─── Data for processing ───
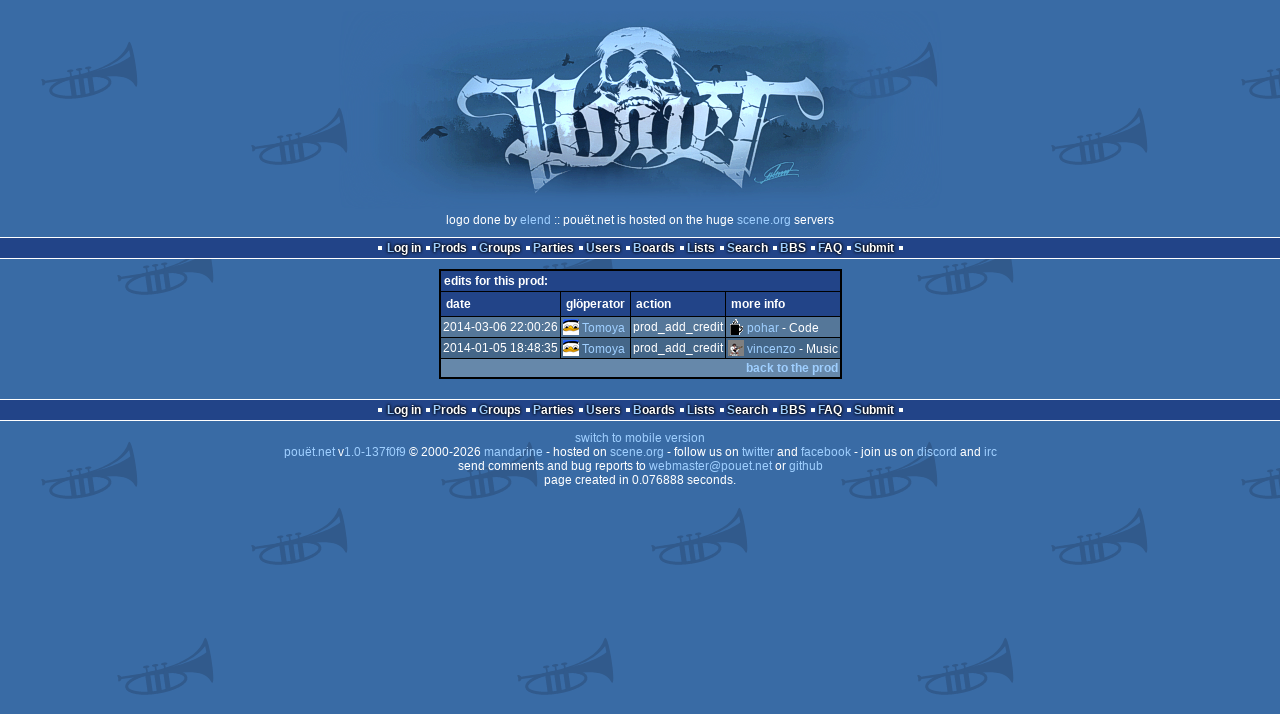

--- FILE ---
content_type: text/html; charset=utf-8
request_url: https://www.pouet.net/gloperator_log.php?which=12081&what=prod
body_size: 2077
content:
<!DOCTYPE html>
<html xmlns="http://www.w3.org/1999/xhtml" lang="en">
<head>
  <title>glöperator log :: pouët.net</title>

  <link rel="icon" href="/favicon.svg" type="image/svg+xml"/>
  <link rel="alternate icon" href="/favicon.ico" type="image/x-icon"/>
  <link rel="search" type="application/opensearchdescription+xml" href="opensearch_prod.xml" title="pouët.net: prod search" />
  <link rel="canonical" href="https://www.pouet.net/gloperator_log.php?which=12081&amp;what=prod"/>
  <link rel="alternate" media="only screen and (max-width: 640px)" href="https://m.pouet.net/gloperator_log.php?which=12081&amp;what=prod">
  <link rel="alternate" href="export/lastprodsreleased.rss.php" type="application/rss+xml" title="pouët.net: last prods released">
  <link rel="alternate" href="export/lastprodsadded.rss.php" type="application/rss+xml" title="pouët.net: last prods added">
  <link rel="alternate" href="export/lastbbsposts.rss.php" type="application/rss+xml" title="pouët.net: last bbs posts">

  <link rel="stylesheet" type="text/css" href="styles/001/types.css?1747393803" media="screen" />
  <link rel="stylesheet" type="text/css" href="styles/001/style.css?1747393803" media="screen" />
    
  <meta property="og:type" content="website"/>
  <meta property="og:site_name" content="pouët.net"/>
  <script type="application/ld+json">{"@context":"https:\/\/schema.org\/"}</script>
  

  <script>
  <!--
    var pixelWidth = screen.width;
    var Pouet = {};
    Pouet.isMobile = false;
    
    var newsTickers = {};
  //-->
  </script>
  <script src="./prototype.js"></script>
  <script src="./jsonp.js"></script>
  <script src="./cookie.js"></script>
  <script src="./autocompleter.js"></script>
  <script src="./script.js?1743470342"></script>

  <!--[if lt IE 9]><script src="//ie7-js.googlecode.com/svn/version/2.1(beta4)/IE9.js"></script><![endif]-->
  <!--[if IE]><script src="//html5shiv.googlecode.com/svn/trunk/html5.js"></script><![endif]-->

  <meta name="theme-color" content="#396BA5" />
  <meta http-equiv="Content-Type" content="text/html; charset=utf-8" />
  <meta name="description" content="pouët.net - your online demoscene resource"/>
  <meta name="keywords" content="pouët.net,pouët,pouet.net,pouet,256b,1k,4k,40k,64k,cracktro,demo,dentro,diskmag,intro,invitation,lobster sex,musicdisk,Amiga AGA,Amiga ECS,Amiga PPC,Amstrad CPC,Atari ST,BeOS,Commodore 64,Falcon,MS-Dos,Linux,MacOS,Windows"/>
</head>
<body>
<header>
  <h1>pouët.net</h1>
  <div id='logo'>
    <a href="./index.php"><img src="https://content.pouet.net/logos/pouet_skullz_posterized.png" alt="logo"/></a>
    <p>logo done by <a href='user.php?who=1280' class='user badge-bronze'>elend</a> :: pouët.net is hosted on the huge <a href="http://www.scene.org/">scene.org</a> servers</p>
  </div>
</header>
<nav id="topbar">
  <ul>
   <li><a href="login.php?return=gloperator_log.php?which=12081&amp;what=prod">Log in</a></li>
   <li><a href="prodlist.php">Prods</a></li>
   <li><a href="groups.php">Groups</a></li>
   <li><a href="parties.php">Parties</a></li>
   <li><a href="userlist.php">Users</a></li>
   <li><a href="boards.php">Boards</a></li>
   <li><a href="lists.php">Lists</a></li>
   <li><a href="search.php">Search</a></li>
   <li><a href="bbs.php">BBS</a></li>
   <li><a href="faq.php">FAQ</a></li>
   <li><a href="submit.php">Submit</a></li>
  </ul>
</nav>
<div id='content'>


<div class='pouettbl' id='pouetbox_gloperatorlog'>
 <h2>edits for this prod:</h2>
<table class='boxtable'>
<tr>
  <th>date</th>
  <th>glöperator</th>
  <th>action</th>
  <th>more info</th>
</tr>
<tr>
  <td>2014-03-06 22:00:26</td>
  <td><a href='user.php?who=30761' class='usera' title="Tomoya"><img src='https://content.pouet.net/avatars/dolan_anim.gif' alt="Tomoya" loading='lazy' class='avatar'/></a> <a href='user.php?who=30761' class='user'>Tomoya</a></td>
  <td>prod_add_credit</td>
  <td><a href='user.php?who=2995' class='usera' title="pohar"><img src='https://content.pouet.net/avatars/cup-icon-16.gif' alt="pohar" loading='lazy' class='avatar'/></a> <a href='user.php?who=2995' class='user badge-silver'>pohar</a> - Code</td></tr>
<tr>
  <td>2014-01-05 18:48:35</td>
  <td><a href='user.php?who=30761' class='usera' title="Tomoya"><img src='https://content.pouet.net/avatars/dolan_anim.gif' alt="Tomoya" loading='lazy' class='avatar'/></a> <a href='user.php?who=30761' class='user'>Tomoya</a></td>
  <td>prod_add_credit</td>
  <td><a href='user.php?who=4271' class='usera' title="vincenzo"><img src='https://content.pouet.net/avatars/ik16_pouet.gif' alt="vincenzo" loading='lazy' class='avatar'/></a> <a href='user.php?who=4271' class='user badge-gold'>vincenzo</a> - Music</td></tr>
</table>
<div class='foot'><a href='prod.php?which=12081'>back to the prod</a></div>
</div>
</div>
<nav id="bottombar">
  <ul>
   <li><a href="login.php?return=gloperator_log.php?which=12081&amp;what=prod">Log in</a></li>
   <li><a href="prodlist.php">Prods</a></li>
   <li><a href="groups.php">Groups</a></li>
   <li><a href="parties.php">Parties</a></li>
   <li><a href="userlist.php">Users</a></li>
   <li><a href="boards.php">Boards</a></li>
   <li><a href="lists.php">Lists</a></li>
   <li><a href="search.php">Search</a></li>
   <li><a href="bbs.php">BBS</a></li>
   <li><a href="faq.php">FAQ</a></li>
   <li><a href="submit.php">Submit</a></li>
  </ul>
</nav>
<footer>

<ul>
  <li><a href="//m.pouet.net/gloperator_log.php?which=12081&what=prod">switch to mobile version</a></li>
  <li>
    <a href="index.php">pouët.net</a> v<a href="https://github.com/pouetnet/pouet-www">1.0-137f0f9</a> &copy; 2000-2026 <a href="groups.php?which=5">mandarine</a>
    - hosted on <a href="http://www.scene.org/">scene.org</a>
    - follow us on <a href="https://twitter.com/pouetdotnet">twitter</a> and <a href="https://www.facebook.com/pouet.dot.net">facebook</a>
    - join us on <a href="https://discord.gg/MCDXrrB">discord</a> and <a href="https://webchat.ircnet.net/?channels=%23pouet.net&uio=OT10cnVlde">irc</a>
  </li>
  <li>
    send comments and bug reports to <a href="mailto:webmaster@pouet.net">webmaster@pouet.net</a>
    or <a href="https://github.com/pouetnet/pouet-www">github</a>
  </li>
<li>page created in 0.076888 seconds.</li>
</ul>
</footer></body>
</html>
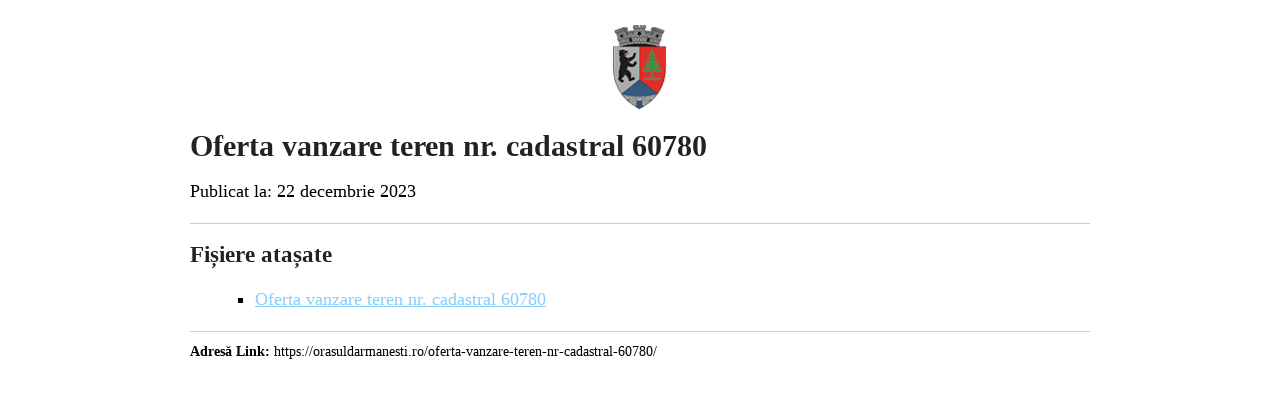

--- FILE ---
content_type: text/html; charset=UTF-8
request_url: https://orasuldarmanesti.ro/oferta-vanzare-teren-nr-cadastral-60780/?print=print
body_size: 594
content:
   <html>
			<head><html>
			<head><title>Oferta vanzare teren nr. cadastral 60780 - Orașul Dărmănești</title><link type="text/css" rel="stylesheet" href="https://orasuldarmanesti.ro/pp-content/module/pdf-print/css/default.css" media="all" /><html>
			<head><html>
			<head><title>Oferta vanzare teren nr. cadastral 60780 - Orașul Dărmănești</title><link type="text/css" rel="stylesheet" href="https://orasuldarmanesti.ro/pp-content/module/pdf-print/css/default.css" media="all" /></head>
				<body class="pdfprnt_print ltr"><div id="content">					<div class="post">
						<div class="entry-header"><h1 class="entry-title"><img src="https://orasuldarmanesti.ro/pp-content/themes/ppweb/images/local/logo-w-text--orasuldarmanesti.jpg">Oferta vanzare teren nr. cadastral 60780</h1></div><div class="postmetadata"></div>						<div class="entry-content"><p>Publicat la: 22 decembrie 2023</p>
<hr/>
<p>
<!-- ATTACHMENTS-BLOCK START --></p>
<div class="attached-files">
<h4>Fișiere atașate</h4>
<ul>
<li><a href="https://orasuldarmanesti.ro/pp-content/atasamente/2023/12/Oferta-vanzare-teren-nr.-cadastral-60780.pdf" target="_blank" rel="noopener">Oferta vanzare teren nr. cadastral 60780</a></li>
</ul>
</div>
<p><!-- ATTACHMENTS-BLOCK END --></p>
<hr/>
<p style="font-size: 14px;"><b style="color:black;">Adresă Link:</b> https://orasuldarmanesti.ro/oferta-vanzare-teren-nr-cadastral-60780/</p>
<style> 
        table {    width: 100%;} 
        .th-label-for-expand {
            display: none;
        }
        tr.description-tr {
            display: none!important;
        }
        td.td-label-for-expand {
            display: none;
        }
        hr {
            margin-top: .5em;
            margin-bottom: 0.5em;
        }
        .entry-title  img{
            display: block;
            margin: 0 auto 20px;
            height: 84px;
        }
        h1 {
            font-size:30px;
        }
        .hide {
            display:none;
        }
    </style>
</div>
					</div>
					</div></body>
		</html>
───
What is being asked » Copy out every line of the data that includes "Orașul".

Task result »
			<head><title>Oferta vanzare teren nr. cadastral 60780 - Orașul Dărmănești</title><link type="text/css" rel="stylesheet" href="https://orasuldarmanesti.ro/pp-content/module/pdf-print/css/default.css" media="all" /><html>
			<head><title>Oferta vanzare teren nr. cadastral 60780 - Orașul Dărmănești</title><link type="text/css" rel="stylesheet" href="https://orasuldarmanesti.ro/pp-content/module/pdf-print/css/default.css" media="all" /></head>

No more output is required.